* **WRITTEN INSTRUCTION**:
Could you arrange the part of the entries that opens with the line containing "What is the distance" and runs through the end of the entries as a Markdown table with the columns Row and Entry line, one numbered row per line, leaving out blank lines?

* **AVAILABLE RECORDS**:

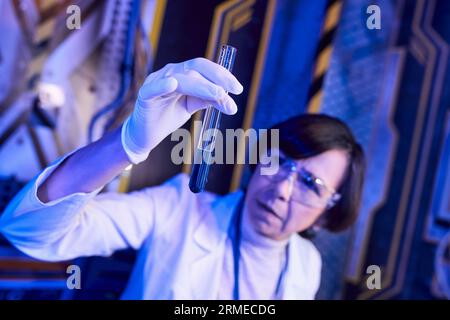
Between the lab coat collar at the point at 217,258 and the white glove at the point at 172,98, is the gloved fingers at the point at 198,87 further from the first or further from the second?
the lab coat collar at the point at 217,258

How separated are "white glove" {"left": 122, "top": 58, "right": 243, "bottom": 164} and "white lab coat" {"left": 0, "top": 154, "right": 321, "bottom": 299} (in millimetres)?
166

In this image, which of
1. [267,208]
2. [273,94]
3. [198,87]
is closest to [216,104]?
[198,87]

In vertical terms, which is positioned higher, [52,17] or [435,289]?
[52,17]

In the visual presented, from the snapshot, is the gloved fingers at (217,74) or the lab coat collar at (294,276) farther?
the lab coat collar at (294,276)

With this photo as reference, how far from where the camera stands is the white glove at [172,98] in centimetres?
76

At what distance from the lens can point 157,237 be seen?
3.46 feet

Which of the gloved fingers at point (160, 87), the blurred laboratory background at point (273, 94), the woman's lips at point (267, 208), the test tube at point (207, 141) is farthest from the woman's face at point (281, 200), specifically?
the gloved fingers at point (160, 87)

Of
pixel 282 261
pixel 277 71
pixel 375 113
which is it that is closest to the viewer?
pixel 282 261

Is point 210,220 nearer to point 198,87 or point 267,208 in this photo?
point 267,208

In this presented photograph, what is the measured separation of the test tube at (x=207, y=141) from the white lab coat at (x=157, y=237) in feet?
0.70
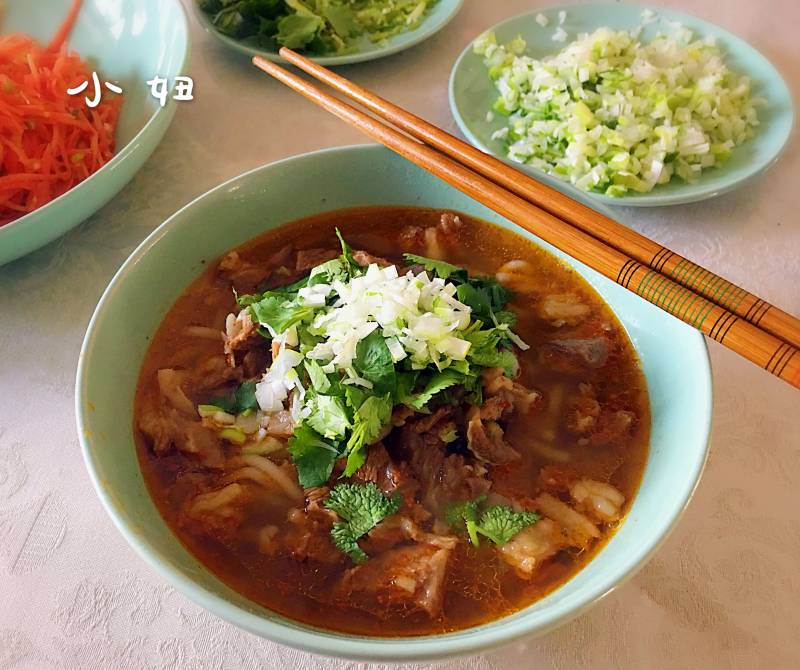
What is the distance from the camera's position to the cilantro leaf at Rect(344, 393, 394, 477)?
122 centimetres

* **FULL RESPONSE**:
| Row | Entry line |
|---|---|
| 1 | What is the distance from the camera's position to the cilantro leaf at Rect(344, 393, 394, 477)? |
| 2 | 122 centimetres |